:: Page text
When creating a work, Ursula’s starting point is always the image itself. With this springboard, she then delights in the intuitive decisions that the actual process of making challenges her with. Thus it is a compelling and unpredictable journey from her original conception of the work, and her instinctive responses to this process, ` it is easy to have an image in your head,’ Ursula notes, ‘but the difficult thing is to realise it, often it can’t be, and you have to change it constantly’. As the work evolves, these responses invigorate the sculptor. ‘There is so much anxiety and then surprise as to what has happened to it….a detour…and things you didn’t expect have a quality of groping and not being certain’. Importantly, this becomes a catalyst for the innate dynamism of the piece, ‘the more certain you are, the more pat and figured out it looks, and the more boring. The life that it has….of not being figured out, is an important part of the energy of that piece, to that piece being alive’. Significantly one of Ursula’s favourite artists is Joseph Beuys, of whom she says, ‘he is not one of those artists who is certain of their direction’.
Ursula’s Polish background has played an essential part in shaping her vision. She readily acknowledges the importance of objects such as tools in works like Paul’s Shovel (1987, fig.4), and texture and materials such as wood, felt and lace are intrinsically linked and interwoven with memories of her past; wood for example is associated with the refugee barracks where she grew up. Although the powerful simplicity of her works are often imbued with an abstract suggestion of emotion, this is always subtle and intangible, chiming with her own description of the Early Renaissance painter, Giotto’s work as embodying, ‘the containment of emotion and the economy of emotion’. Thus, Ursula’s work itself refutes any notion of ‘blatant pain….and pathos’, because although her past is bound up with her work, she insists, ‘I don’t like the idea of people pointing to my early childhood in the post World War Two refugee camps as being the key to understanding my work, as if when you know that, it is the answer. I don’t want that definite answer, as a lot of things feed into what I do’. Again this reflects one of the central discourses that permeate Ursula’s work, where metaphor and suggestion are at play – but with a reluctance to define and reveal. The sculptor’s natural connection with materials, texture and objects have led her to prowl local flea markets, ‘it’s the visual that communicates to me, and the texture’ she enthuses,’…it’s so appealing. It is almost like a sexual urge, I want it near me. I like this object and the signals are not subtle, it speaks to me and it’s instinctive. I have a huge collection of tools, old shovels, hammers…’.
Another integral factor relating to Ursula’s past that has a fundamental role in anchoring her work, is the idea of ‘work’ and the dignity of ’labour’. This concept fuses the generations in her family as it formed the foundation of her father’s principles, and Ursula relates how, ‘It was the definition of his life…as a child you were loved for the labour that you did’. Ursula’s appreciation of her assistants becomes an extension of this idea, ‘when I see the work my assistants have done, I feel so close to them, it is because what they are working on is so important to me. I consider them my other family’.
::::
:: Data extract
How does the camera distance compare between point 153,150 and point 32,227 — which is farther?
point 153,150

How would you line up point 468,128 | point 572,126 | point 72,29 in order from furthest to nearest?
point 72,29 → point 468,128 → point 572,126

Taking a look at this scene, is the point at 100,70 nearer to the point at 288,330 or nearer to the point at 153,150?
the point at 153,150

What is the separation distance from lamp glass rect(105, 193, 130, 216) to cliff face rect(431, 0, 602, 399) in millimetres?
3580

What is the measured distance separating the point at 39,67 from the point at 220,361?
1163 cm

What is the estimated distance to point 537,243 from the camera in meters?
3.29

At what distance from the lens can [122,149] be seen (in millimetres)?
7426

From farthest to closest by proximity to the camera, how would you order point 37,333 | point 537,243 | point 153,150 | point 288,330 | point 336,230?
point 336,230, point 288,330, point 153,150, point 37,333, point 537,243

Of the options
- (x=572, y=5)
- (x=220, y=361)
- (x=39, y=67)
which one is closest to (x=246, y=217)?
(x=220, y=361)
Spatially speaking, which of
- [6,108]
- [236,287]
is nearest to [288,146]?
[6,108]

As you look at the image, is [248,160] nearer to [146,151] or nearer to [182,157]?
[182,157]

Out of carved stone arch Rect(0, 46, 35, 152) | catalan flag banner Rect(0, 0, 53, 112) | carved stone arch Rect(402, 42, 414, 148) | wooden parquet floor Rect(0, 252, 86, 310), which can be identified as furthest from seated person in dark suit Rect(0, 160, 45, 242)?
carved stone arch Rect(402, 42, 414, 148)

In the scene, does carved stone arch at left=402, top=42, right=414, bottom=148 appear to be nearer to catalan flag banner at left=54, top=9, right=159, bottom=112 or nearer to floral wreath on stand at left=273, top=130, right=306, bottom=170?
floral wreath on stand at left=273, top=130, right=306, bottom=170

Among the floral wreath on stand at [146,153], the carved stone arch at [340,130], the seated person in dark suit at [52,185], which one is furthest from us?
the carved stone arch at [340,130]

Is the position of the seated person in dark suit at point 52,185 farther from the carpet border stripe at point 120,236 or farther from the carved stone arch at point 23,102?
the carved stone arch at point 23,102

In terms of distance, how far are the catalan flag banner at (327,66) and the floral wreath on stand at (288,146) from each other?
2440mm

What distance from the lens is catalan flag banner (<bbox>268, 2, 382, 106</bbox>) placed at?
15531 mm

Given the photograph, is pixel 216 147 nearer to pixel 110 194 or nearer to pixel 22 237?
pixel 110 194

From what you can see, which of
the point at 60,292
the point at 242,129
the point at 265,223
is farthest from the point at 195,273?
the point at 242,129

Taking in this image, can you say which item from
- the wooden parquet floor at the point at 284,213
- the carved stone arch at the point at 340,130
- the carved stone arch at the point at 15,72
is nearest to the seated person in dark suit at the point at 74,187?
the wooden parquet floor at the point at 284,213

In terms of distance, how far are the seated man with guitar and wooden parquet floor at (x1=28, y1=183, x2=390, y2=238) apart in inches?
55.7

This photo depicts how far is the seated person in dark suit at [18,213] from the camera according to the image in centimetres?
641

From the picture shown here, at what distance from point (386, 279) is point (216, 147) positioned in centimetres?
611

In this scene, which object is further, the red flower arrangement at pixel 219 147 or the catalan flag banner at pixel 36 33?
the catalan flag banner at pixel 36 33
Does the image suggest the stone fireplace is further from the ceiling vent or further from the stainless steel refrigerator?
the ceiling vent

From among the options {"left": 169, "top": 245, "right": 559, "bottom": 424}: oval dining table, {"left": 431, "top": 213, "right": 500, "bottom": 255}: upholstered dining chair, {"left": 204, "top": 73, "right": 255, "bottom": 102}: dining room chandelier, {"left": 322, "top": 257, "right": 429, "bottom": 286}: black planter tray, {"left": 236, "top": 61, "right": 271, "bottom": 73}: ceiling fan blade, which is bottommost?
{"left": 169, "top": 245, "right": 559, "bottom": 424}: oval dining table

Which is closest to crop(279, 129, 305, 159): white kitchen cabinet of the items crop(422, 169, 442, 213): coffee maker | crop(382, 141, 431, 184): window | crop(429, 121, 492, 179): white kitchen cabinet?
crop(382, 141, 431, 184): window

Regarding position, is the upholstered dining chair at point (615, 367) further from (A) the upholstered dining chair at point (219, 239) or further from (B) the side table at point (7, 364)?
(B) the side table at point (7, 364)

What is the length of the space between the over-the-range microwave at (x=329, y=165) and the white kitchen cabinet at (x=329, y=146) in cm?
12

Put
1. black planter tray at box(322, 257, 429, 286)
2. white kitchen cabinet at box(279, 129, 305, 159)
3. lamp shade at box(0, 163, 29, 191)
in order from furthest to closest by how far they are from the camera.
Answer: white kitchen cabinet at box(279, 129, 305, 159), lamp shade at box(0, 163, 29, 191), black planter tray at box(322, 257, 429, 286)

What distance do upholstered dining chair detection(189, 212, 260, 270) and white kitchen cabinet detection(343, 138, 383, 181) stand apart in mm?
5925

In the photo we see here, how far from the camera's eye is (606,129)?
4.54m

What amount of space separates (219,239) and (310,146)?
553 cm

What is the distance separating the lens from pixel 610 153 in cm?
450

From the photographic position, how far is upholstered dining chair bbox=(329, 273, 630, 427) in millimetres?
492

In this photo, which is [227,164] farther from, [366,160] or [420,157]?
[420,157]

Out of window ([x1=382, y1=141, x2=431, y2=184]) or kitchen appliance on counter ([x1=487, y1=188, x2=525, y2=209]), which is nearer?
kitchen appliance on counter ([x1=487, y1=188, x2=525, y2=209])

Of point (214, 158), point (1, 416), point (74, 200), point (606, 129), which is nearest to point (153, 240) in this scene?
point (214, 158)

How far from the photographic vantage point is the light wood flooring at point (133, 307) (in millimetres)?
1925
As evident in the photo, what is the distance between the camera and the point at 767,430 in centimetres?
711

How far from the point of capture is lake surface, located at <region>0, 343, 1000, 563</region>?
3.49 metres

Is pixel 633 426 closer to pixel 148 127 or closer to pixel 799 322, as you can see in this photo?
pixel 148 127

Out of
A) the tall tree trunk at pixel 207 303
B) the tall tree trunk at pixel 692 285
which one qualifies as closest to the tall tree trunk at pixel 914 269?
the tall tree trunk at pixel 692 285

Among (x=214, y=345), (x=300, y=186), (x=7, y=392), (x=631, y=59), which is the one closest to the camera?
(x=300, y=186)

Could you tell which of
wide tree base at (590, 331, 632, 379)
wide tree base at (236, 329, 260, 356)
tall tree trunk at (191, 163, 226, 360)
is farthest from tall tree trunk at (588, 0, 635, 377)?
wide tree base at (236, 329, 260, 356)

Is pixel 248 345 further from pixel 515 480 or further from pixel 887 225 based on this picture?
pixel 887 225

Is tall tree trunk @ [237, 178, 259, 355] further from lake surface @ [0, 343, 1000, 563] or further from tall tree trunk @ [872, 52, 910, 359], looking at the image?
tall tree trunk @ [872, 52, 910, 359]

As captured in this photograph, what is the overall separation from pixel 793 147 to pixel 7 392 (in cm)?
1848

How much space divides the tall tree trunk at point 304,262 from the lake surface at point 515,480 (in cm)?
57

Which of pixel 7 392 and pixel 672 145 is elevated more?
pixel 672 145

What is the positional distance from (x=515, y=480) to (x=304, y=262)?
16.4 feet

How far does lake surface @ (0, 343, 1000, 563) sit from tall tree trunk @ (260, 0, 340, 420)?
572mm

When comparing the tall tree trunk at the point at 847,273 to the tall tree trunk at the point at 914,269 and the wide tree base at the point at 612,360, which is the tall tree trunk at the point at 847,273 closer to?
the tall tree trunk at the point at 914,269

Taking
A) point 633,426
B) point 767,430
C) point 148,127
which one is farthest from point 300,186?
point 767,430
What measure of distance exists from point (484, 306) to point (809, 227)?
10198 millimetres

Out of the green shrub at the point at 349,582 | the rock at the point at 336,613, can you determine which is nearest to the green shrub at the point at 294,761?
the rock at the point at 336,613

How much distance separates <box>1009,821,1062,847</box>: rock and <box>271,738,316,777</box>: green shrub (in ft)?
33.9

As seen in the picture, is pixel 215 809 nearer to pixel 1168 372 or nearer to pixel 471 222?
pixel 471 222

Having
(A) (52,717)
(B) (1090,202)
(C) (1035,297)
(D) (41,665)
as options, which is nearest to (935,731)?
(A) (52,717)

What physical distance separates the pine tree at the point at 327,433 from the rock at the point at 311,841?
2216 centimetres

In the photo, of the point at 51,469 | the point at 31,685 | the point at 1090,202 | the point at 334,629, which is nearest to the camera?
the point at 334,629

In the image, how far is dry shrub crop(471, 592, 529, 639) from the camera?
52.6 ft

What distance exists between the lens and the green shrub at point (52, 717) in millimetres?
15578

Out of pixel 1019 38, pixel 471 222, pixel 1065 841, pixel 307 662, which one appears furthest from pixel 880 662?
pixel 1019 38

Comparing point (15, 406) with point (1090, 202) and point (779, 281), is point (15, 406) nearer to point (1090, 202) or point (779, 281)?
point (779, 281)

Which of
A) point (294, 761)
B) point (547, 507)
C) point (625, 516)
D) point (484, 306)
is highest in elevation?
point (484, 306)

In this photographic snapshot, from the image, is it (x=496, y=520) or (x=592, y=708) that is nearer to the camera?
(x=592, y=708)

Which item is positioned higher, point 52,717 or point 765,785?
::::
Exercise instructions
a. List each line in the entries that contains the word "seen".
b. Pick up the essay on Ursula's sculpture after its last sentence and carry it on.

Answer list
a.
At what distance from the lens can [122,149] be seen (in millimetres)?
As seen in the picture, is pixel 215 809 nearer to pixel 1168 372 or nearer to pixel 471 222?

b.
Some pieces in the exhibition stand out as important, such as Droga (2009, Main image), Blackened Word (2008, fig.5) and wall pieces such as Norduna (2011, fig.6). The juxtaposition of wall and floor pieces demonstrates Ursula’s mastery of both three dimensional, elastic space, and the static wall. Indeed the wall as a vertical domain reveals a different engagement, evincing a more unstable arena, where the gestural Norduna (2011) alternately crawls, oozes and clings to its barren surface. Blackened Word (2008) is based on the handwriting of a Polish woman who had a particular significance for Ursula. The meaning of the words is inconsequential, instead the sculptor is inspired by their physicality, which she seeks to translate, ‘I amplify their size many times, and where the Ls in the back read out, they make a huge indenture…the writing is very concrete and wandering…it is the shape of the writing that I need’. Ursula herself was very involved in the installation of the exhibition, and as her work has its own language, the interactions and dialogue between the works were a matter of discussion and scrutiny, ‘there is a link where the eye and the mind go to, and this can be broken easily…we re-hung the two shovels better to get just the right height, so now the shorter one is closer to Blackened Word, and other one goes up towards the crevice in the wall. It is delicate balance, as it has to work in relationship to everything in the room’.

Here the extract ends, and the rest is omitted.